Dating of the rock carvings
It is assumed that the rock carvings in Alta were made close to the sea, on rocks by the beach. As the land rose and new, smooth rocks appeared, these were used for carvings. The oldest panels are therefore high above the modern sea level, while the younger carvings are located further down in the landscape. It is unclear whether the rock paintings had the same close attachment to the sea and the beach.
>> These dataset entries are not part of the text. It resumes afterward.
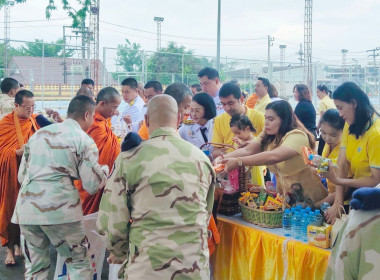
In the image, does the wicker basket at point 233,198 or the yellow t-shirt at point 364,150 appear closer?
the yellow t-shirt at point 364,150

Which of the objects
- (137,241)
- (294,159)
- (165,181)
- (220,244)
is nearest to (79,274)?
(220,244)

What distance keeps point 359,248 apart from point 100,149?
9.24 ft

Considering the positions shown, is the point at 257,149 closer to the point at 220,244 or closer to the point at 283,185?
the point at 283,185

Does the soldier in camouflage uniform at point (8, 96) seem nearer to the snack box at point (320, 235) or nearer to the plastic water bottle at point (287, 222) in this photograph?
the plastic water bottle at point (287, 222)

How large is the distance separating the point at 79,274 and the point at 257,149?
1.62 meters

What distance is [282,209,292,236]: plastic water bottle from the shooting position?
2863 millimetres

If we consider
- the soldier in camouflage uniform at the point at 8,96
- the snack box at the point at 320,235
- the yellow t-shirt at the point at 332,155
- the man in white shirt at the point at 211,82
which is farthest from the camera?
the soldier in camouflage uniform at the point at 8,96

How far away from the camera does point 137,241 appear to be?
209 cm

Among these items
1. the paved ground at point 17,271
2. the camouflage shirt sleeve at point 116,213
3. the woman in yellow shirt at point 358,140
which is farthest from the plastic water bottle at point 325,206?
the paved ground at point 17,271

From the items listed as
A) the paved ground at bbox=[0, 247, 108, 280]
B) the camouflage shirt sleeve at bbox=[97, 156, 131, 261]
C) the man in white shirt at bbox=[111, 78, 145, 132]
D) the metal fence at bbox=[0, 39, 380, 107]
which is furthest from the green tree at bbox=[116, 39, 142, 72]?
the camouflage shirt sleeve at bbox=[97, 156, 131, 261]

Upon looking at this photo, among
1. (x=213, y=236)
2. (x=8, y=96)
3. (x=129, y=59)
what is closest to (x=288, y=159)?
(x=213, y=236)

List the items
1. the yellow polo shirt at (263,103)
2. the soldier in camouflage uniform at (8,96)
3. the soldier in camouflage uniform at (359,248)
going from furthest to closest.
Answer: the yellow polo shirt at (263,103), the soldier in camouflage uniform at (8,96), the soldier in camouflage uniform at (359,248)

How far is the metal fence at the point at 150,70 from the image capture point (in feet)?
38.9

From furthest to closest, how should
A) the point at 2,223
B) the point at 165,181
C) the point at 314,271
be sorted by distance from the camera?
the point at 2,223 → the point at 314,271 → the point at 165,181
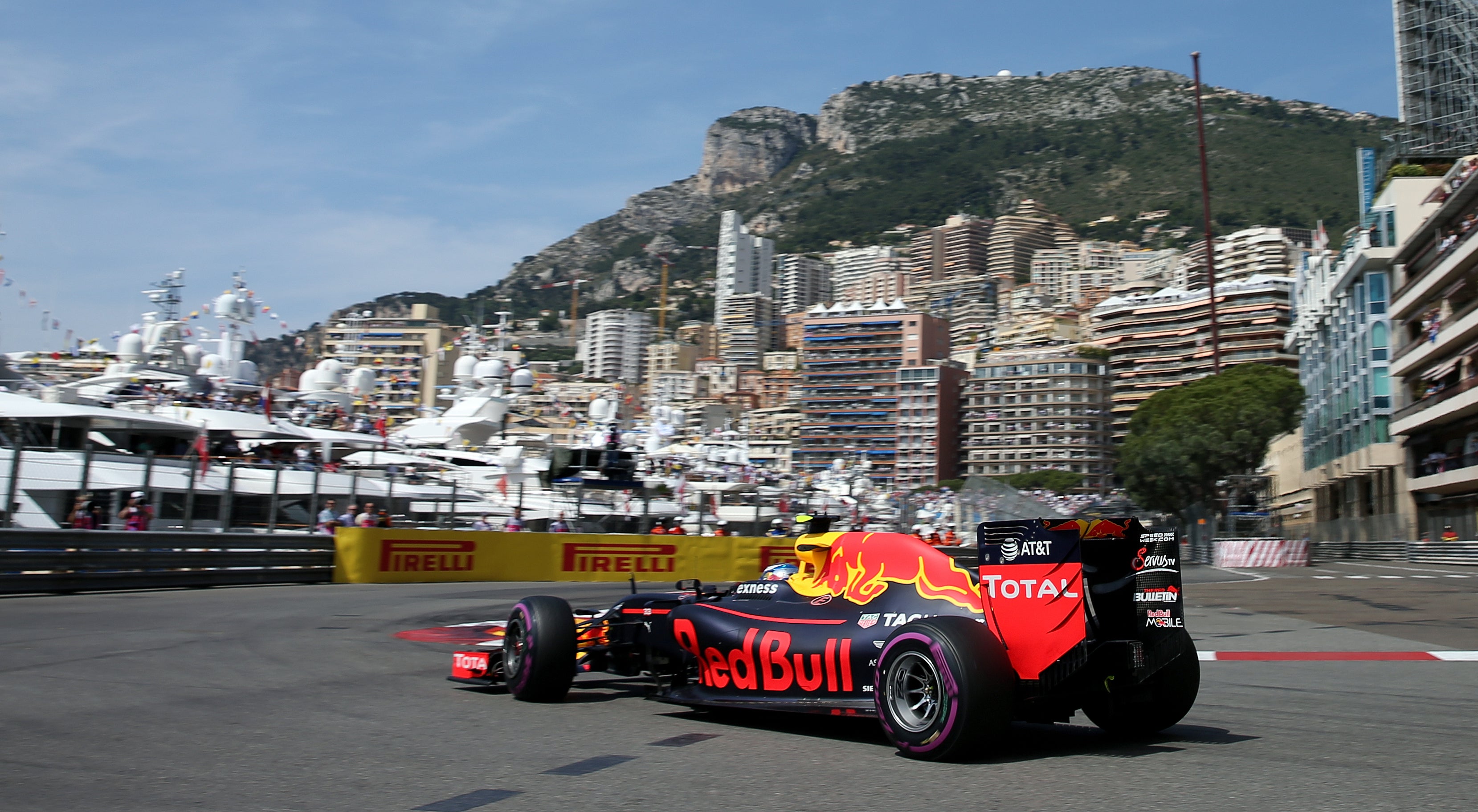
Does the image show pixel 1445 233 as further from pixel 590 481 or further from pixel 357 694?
pixel 357 694

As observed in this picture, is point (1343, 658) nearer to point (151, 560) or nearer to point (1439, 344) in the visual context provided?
point (151, 560)

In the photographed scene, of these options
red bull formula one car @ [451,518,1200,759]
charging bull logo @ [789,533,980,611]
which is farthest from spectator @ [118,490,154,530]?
charging bull logo @ [789,533,980,611]

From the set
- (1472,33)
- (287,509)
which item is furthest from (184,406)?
(1472,33)

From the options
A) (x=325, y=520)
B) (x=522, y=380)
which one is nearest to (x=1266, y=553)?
(x=325, y=520)

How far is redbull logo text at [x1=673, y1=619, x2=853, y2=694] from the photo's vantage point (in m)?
5.82

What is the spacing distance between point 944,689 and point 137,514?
48.6ft

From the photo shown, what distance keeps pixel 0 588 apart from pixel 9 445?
15354 millimetres

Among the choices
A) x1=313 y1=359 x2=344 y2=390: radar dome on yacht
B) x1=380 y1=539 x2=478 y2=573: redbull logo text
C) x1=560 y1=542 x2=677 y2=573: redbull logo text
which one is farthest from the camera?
x1=313 y1=359 x2=344 y2=390: radar dome on yacht

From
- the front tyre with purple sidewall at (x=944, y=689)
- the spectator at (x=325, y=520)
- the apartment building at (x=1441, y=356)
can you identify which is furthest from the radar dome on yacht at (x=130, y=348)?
the apartment building at (x=1441, y=356)

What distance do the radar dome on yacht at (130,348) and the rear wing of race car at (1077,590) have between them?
50.3 meters

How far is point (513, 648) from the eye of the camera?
24.5 ft

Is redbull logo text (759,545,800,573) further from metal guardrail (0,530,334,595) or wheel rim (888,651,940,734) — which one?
wheel rim (888,651,940,734)

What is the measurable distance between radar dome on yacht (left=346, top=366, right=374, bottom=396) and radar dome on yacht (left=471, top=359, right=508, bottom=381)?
6.71 m

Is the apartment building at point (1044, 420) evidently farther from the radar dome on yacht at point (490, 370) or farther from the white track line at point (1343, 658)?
the white track line at point (1343, 658)
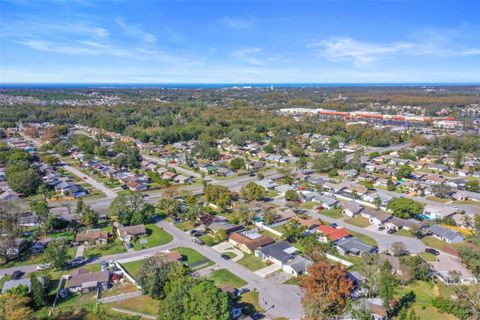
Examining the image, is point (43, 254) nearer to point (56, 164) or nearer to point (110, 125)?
point (56, 164)

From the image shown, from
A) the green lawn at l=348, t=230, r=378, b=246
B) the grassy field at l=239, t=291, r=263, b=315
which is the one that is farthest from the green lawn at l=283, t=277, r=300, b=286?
the green lawn at l=348, t=230, r=378, b=246

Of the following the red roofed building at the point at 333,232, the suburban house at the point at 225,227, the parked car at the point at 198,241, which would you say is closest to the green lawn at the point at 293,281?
the red roofed building at the point at 333,232

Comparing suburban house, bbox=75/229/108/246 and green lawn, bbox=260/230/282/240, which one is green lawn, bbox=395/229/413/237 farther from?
suburban house, bbox=75/229/108/246

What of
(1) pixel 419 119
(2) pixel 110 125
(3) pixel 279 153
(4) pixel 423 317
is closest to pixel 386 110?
(1) pixel 419 119

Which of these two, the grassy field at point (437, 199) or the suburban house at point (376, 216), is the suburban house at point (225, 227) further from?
the grassy field at point (437, 199)

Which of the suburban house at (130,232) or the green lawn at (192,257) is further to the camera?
the suburban house at (130,232)
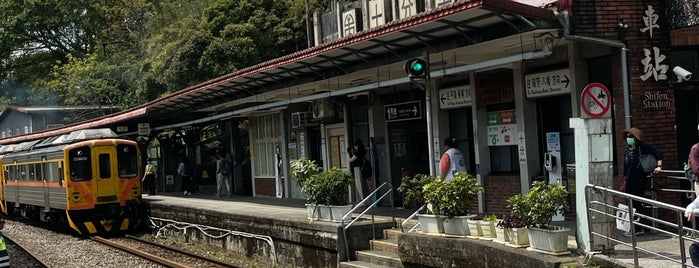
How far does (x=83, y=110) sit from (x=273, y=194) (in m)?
26.8

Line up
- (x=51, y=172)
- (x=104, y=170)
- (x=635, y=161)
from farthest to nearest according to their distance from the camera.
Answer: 1. (x=51, y=172)
2. (x=104, y=170)
3. (x=635, y=161)

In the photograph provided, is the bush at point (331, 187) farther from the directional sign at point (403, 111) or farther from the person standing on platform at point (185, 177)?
the person standing on platform at point (185, 177)

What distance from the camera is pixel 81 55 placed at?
161ft

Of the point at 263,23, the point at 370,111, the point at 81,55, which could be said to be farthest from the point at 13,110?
the point at 370,111

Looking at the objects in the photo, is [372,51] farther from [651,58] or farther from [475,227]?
[651,58]

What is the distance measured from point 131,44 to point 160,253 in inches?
1110

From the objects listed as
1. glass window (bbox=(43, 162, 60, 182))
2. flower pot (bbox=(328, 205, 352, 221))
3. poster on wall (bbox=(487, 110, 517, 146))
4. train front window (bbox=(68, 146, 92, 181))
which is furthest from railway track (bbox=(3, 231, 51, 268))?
poster on wall (bbox=(487, 110, 517, 146))

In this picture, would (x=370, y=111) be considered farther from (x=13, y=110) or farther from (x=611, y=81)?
(x=13, y=110)

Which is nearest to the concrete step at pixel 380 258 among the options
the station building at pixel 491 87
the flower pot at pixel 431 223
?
the flower pot at pixel 431 223

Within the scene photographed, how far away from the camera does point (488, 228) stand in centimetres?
867

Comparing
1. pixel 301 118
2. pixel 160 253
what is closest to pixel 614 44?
pixel 301 118

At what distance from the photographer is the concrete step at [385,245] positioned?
1074 cm

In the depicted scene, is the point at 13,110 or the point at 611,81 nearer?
the point at 611,81

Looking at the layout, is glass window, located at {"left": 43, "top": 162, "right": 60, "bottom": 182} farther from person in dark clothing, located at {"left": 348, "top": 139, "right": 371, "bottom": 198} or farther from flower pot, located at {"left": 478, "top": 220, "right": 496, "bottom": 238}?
flower pot, located at {"left": 478, "top": 220, "right": 496, "bottom": 238}
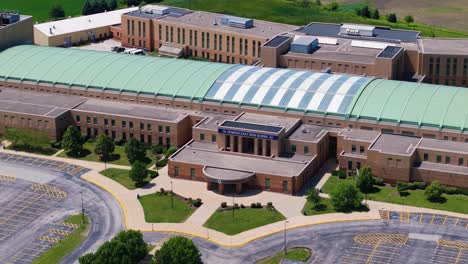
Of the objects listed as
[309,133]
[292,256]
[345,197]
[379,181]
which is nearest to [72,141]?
[309,133]

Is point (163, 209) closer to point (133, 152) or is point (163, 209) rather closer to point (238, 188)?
point (238, 188)

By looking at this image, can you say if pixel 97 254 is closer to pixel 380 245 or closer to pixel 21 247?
pixel 21 247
Based on the metres above sea level (26,5-8,5 m.a.s.l.), professor Knut Helskog at Tromsø Museum - The University Museum has dated the rock carvings in Alta to the period from around 4200 B.C. to 200 A.D. Within this long period of time the rock carvings are divided into five different phases based on stylistic changes (Helskog 2000):
Phase 1: 4200-3300 B.C.
Phase 2: 3300-1800 B.C.
Phase 3: 1800-900 B.C.
Phase 4: 900-100 B.C.
Phase 5: 100 B.C.-200 A.D.
In his thesis for the dissertation for the degree of Philosophiae Doctor at the University of Tromsø, Jan Magne Gjerde (Gjerde, 2010) suggests that the rock carvings in Alta are thousand years older than previously assumed:
Phase 1: 5200-4200 BC
Phase 2: 4200-3000 BC
Phase 3: 3000-2000 BC
Phase 4: 1700-1200 BC
Phase 5: 1100-200 BC
At the end of the last ice age, the land 'rebounded' after the bulk of the ice melted, and so this part of Norway slowly lifted by a process known as isostasy. The ice sheet reached its greatest extent and thickness 20 000 years ago, and most melting occurred between 16 000 and 10 000 years ago. As the ice retreated, coastlines rebounded. This uplift did not stop when the ice had melted, it continues to this day.
Thus any particular group of hunters and fishers had only a limited band of glacier-smoothed rock on which to make their engravings, with later groups forced (except during the short summer) to use the intertidal zone for their artworks.